The Chronicle of Broadway and me #324★(2003/Mar.)

★2003年3月@ニューヨーク(その1)

 46度目のブロードウェイ(47歳)。

 渡米時の概観を旧サイトから。

<イラク攻撃の始まりを気にしながら飛んだら、1975年以来のブロードウェイ演奏家組合のストライキにぶち当たった今回のニューヨーク行き。
 急に思い立ったのは、いくつかのオフの限定公演を観ようと思ったからで、そういう意味では個人的には困らなかったのだが、しかし、今でも決して好調とは言いきれないブロードウェイ演劇界が、戦争による観光客減より前に自分たちで劇場を閉めざるをえない状況になったことの影響が、今後どんな形で出てくるのか心配だ。

 ともあれ、今回の5本。
 『A Little Night Music』は、ごぞんじスティーヴン・ソンドハイム(作曲・作詞)の代表作の1つ。
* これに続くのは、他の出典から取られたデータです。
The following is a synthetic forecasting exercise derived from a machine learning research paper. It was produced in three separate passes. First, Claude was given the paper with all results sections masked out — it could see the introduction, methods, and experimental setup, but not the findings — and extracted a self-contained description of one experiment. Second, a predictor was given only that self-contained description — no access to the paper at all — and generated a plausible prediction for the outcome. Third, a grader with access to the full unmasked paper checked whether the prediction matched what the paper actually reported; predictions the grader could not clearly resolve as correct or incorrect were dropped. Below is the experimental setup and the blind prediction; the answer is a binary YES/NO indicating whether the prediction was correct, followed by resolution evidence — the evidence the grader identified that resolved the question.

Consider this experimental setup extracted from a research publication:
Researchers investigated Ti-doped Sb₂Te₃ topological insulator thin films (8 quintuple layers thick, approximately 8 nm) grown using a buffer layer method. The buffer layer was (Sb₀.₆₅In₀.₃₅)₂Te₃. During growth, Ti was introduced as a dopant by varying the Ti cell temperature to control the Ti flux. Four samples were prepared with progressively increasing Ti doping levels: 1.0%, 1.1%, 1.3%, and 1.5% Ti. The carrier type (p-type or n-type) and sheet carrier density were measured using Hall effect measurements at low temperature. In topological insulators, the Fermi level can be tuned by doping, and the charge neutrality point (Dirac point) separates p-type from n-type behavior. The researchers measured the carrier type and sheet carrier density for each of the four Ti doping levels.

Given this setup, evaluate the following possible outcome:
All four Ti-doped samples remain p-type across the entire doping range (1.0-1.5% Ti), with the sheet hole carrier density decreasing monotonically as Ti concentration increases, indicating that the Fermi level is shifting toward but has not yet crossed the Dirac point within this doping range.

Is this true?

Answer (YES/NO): NO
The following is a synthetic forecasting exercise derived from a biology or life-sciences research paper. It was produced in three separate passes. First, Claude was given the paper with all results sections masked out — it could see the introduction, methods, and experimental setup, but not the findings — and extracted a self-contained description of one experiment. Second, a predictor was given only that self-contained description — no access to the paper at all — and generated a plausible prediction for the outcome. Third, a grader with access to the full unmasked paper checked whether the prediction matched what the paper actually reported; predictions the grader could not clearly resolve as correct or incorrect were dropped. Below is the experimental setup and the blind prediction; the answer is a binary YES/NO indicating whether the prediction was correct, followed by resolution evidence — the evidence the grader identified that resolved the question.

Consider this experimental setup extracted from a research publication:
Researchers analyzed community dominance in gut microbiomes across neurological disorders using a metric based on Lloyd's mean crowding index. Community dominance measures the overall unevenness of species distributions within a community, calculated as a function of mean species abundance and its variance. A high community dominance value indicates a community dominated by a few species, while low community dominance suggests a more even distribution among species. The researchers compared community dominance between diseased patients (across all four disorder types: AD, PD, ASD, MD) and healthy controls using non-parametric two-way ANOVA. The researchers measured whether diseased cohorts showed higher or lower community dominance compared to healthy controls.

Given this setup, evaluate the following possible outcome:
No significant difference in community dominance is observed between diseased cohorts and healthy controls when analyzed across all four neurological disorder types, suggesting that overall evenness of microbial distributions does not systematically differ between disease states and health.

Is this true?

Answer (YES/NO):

つっても観たのは初めて。過去にも上演されているシティ・オペラ版だが、ニュー・キャストとしての初日だったせいか、こなれ方がイマイチ。けれども、全体としては素晴らしく、意外にコミカルな作品の姿もわかって面白かった。
 『Little Fish』はマイケル・ジョン・ラキウザ(作曲・作詞・脚本)の新作で、演出・振付がグラシエラ・ダニエル。ラキウザ+ダニエルと言えば、『Hello Again』『Chronicle Of A Death Foretold『Marie Christine』の名コンビなので期待したが、楽曲・脚本共に中途半端。グラシエラ・ダニエルも、題材がニューヨークに出てきた若い女性のストレスの話では、手腕の奮いようがなかったか。
 『My Life With Albertine』の題材は、なんとプルーストの小説「失われた時を求めて」の一部。ストをやってなかったら(早くクローズする気がして)観ようと思っていたプレヴュー中の『Urbun Cowboy』の代わりだったのだが、これが当たり。『James Joyce’s The Dead』に似た(実際、趣向も似ている)、渋いが面白い舞台。ブレント・カーヴァーはじめ役者も充実していた。
 パブリック・シアターの『Radiant Baby』は、夭折したイラストレイター、キース・ヘリングの伝記ミュージカル。楽曲も装置もポップで勢いがある。今オフでいちばんホットな舞台かも。狙っているのは第2の『Rent』か。
 『Elegies: A Song Cycle』は、『Falsettos』でトニー賞を獲ったウィリアム・フィン(作曲・作詞)の新作楽曲をコンサート形式で見せるショウ。ベティ・バックリー、キャロリー・カーメロら実力派の役者5人が、ピアノ1台の伴奏で見事に歌う。これも演出・振付グラシエラ・ダニエル。

 確か以前も書いたが、ブロードウェイでのミュージカル製作はリスクが大きくなりすぎて冒険ができなくなっている。なので、ホントに面白いミュージカルはオフで見つかる可能性が高い昨今のニューヨーク。ストライキの早期解決を願うばかりだ。>

 このストライキ、3月7日に始まって、11日の朝には終わっている。そのど真ん中に訪れたわけだ(笑)。なんにしても短期で終わってよかった。

3月7日20:00 A Little Night Music@New York State Theater/Lincoln Center
3月8日14:00 Little Fish@Tony Kiser Theatre/Second Stage Theatre 307 West 43rd Street
3月8日19:30 My Life With Albertine@Playwrights Horizons 416 West 42nd Street
3月9日14:00 Radiant Baby@Newman Theater/Public Theater 425 Lafayette Street
3月9日19:30 Elegies: A Song Cycle@Mitzie E. Newhouse/Lincoln Center

 作品個別の感想は別項で。

 上掲写真は、『The Producers』の劇場前でホンモノのプロデューサーたちに向けてデモンストレーション中の演奏家組合の人たち。